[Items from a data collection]
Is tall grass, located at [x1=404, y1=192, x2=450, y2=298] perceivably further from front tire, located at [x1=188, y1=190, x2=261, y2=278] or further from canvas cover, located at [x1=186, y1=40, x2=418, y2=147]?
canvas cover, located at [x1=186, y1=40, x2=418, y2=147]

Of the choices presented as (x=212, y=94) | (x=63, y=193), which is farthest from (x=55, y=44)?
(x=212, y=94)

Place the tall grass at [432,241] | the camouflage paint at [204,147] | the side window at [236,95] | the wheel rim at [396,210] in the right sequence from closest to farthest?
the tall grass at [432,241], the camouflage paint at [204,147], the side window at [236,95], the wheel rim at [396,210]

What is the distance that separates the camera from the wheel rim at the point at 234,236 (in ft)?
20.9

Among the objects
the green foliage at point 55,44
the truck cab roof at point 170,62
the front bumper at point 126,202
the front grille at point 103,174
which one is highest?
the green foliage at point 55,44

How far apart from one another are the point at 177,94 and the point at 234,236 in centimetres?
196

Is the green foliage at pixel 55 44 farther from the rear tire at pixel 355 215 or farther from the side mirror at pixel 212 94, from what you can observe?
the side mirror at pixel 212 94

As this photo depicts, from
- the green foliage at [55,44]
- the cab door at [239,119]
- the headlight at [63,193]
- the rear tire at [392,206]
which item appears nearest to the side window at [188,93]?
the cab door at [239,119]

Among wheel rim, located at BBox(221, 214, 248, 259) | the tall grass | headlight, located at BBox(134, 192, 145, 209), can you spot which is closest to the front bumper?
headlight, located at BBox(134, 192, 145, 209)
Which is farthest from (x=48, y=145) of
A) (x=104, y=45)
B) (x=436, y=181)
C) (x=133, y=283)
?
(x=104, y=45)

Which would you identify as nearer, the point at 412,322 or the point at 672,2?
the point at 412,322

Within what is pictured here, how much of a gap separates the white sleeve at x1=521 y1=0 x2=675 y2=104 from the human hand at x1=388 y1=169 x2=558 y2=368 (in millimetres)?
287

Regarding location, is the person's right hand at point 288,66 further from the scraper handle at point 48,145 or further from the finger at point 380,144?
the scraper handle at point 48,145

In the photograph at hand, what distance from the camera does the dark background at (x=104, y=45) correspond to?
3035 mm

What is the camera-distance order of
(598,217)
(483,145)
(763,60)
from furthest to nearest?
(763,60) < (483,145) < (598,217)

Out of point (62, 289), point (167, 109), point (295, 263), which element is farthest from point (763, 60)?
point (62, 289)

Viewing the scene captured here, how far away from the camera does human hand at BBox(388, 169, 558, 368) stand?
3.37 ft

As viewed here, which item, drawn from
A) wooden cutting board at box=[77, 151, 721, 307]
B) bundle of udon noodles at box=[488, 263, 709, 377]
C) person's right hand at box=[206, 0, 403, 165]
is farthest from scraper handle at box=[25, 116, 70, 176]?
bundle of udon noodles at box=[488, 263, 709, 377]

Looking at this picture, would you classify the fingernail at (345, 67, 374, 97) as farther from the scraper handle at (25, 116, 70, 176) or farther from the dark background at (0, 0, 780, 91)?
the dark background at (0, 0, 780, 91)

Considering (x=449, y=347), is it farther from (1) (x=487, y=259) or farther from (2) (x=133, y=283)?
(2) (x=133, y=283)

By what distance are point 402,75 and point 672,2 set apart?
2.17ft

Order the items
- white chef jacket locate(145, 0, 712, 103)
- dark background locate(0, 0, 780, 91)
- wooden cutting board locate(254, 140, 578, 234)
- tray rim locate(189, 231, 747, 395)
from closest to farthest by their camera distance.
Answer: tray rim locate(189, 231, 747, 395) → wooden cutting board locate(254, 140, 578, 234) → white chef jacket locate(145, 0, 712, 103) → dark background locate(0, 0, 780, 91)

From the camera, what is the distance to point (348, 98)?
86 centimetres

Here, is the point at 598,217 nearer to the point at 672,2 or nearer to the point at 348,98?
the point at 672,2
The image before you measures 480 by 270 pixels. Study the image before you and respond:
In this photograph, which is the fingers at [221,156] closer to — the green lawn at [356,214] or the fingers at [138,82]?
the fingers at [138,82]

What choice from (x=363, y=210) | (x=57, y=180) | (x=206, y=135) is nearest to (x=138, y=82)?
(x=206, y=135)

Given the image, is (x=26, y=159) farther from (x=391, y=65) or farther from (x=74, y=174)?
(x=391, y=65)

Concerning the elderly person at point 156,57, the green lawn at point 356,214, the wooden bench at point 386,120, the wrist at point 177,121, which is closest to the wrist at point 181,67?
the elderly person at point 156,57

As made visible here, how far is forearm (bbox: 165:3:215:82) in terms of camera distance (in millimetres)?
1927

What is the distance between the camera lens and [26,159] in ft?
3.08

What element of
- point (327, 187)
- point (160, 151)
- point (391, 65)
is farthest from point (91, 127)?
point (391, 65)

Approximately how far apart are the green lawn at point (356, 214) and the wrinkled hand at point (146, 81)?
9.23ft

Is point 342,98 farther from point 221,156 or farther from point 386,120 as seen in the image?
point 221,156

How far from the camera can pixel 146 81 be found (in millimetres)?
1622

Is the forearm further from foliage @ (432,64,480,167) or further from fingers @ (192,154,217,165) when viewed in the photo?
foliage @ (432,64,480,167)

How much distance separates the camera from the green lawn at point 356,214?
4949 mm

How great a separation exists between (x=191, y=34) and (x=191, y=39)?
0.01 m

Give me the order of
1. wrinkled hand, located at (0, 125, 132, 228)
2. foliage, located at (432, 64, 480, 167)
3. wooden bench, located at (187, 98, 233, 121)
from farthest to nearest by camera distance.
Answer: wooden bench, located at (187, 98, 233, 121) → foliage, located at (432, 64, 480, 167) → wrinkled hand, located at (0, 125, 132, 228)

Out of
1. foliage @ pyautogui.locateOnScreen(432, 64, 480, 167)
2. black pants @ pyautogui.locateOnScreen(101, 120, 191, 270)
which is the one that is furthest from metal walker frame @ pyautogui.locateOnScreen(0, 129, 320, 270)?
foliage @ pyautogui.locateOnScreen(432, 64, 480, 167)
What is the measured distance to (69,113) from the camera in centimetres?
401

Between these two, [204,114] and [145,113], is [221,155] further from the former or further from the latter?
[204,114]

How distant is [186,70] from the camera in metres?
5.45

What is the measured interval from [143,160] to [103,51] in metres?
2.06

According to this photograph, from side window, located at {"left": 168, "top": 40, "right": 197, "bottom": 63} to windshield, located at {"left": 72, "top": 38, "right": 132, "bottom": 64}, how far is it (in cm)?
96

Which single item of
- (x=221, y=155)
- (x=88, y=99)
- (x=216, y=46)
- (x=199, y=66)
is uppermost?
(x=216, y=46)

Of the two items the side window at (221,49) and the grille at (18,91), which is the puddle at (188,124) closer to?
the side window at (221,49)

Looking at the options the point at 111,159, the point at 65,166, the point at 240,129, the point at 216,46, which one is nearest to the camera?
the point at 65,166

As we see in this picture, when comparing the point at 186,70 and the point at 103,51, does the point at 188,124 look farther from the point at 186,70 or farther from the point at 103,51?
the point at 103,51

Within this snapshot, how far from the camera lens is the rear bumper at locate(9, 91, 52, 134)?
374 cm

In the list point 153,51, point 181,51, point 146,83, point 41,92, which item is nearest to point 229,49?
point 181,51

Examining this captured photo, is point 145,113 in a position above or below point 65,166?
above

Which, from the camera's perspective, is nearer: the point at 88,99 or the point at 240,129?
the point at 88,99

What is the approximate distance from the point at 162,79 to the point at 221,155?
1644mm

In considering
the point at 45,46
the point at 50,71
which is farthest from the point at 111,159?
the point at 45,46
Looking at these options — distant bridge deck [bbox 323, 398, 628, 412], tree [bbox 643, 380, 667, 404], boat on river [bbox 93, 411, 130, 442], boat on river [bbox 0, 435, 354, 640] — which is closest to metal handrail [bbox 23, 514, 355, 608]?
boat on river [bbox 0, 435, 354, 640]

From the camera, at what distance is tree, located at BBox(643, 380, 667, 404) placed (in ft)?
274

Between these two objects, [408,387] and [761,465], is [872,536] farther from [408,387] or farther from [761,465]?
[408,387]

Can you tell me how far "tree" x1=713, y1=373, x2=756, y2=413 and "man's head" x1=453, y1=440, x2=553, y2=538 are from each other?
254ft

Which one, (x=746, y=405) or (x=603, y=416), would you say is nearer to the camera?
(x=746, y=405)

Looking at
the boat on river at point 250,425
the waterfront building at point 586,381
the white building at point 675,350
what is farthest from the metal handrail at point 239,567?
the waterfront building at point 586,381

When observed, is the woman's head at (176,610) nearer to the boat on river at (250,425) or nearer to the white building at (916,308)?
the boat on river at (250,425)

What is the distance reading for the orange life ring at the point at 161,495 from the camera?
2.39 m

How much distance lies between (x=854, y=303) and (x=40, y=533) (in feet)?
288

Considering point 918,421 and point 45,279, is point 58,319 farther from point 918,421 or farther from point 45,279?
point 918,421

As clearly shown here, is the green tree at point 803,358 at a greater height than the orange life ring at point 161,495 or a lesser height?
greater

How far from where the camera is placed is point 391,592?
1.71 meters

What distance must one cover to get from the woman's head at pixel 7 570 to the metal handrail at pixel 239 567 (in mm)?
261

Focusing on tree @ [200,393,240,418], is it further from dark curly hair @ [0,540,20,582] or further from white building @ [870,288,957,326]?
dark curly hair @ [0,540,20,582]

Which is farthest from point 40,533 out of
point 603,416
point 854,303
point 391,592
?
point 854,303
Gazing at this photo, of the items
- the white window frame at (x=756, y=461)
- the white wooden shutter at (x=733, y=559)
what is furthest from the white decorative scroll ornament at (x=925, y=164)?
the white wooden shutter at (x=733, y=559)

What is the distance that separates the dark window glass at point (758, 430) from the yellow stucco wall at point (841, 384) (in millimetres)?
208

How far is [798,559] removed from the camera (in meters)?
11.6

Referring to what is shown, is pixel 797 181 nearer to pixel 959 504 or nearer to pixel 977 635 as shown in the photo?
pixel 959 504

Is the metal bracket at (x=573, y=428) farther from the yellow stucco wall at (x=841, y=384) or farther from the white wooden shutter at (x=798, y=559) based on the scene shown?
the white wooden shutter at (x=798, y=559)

» **TO BE DONE**
Extract the lines verbatim, starting at the line that contains "How far is [798,559]" and continuing through the last of the items.

» **ANSWER**
How far is [798,559] removed from the camera (in meters)?
11.6

Referring to what is shown, is pixel 797 181 nearer to pixel 959 504 or nearer to pixel 977 635 as shown in the photo?
pixel 959 504

Is the metal bracket at (x=573, y=428) farther from the yellow stucco wall at (x=841, y=384) or farther from the white wooden shutter at (x=798, y=559) based on the scene shown?
the white wooden shutter at (x=798, y=559)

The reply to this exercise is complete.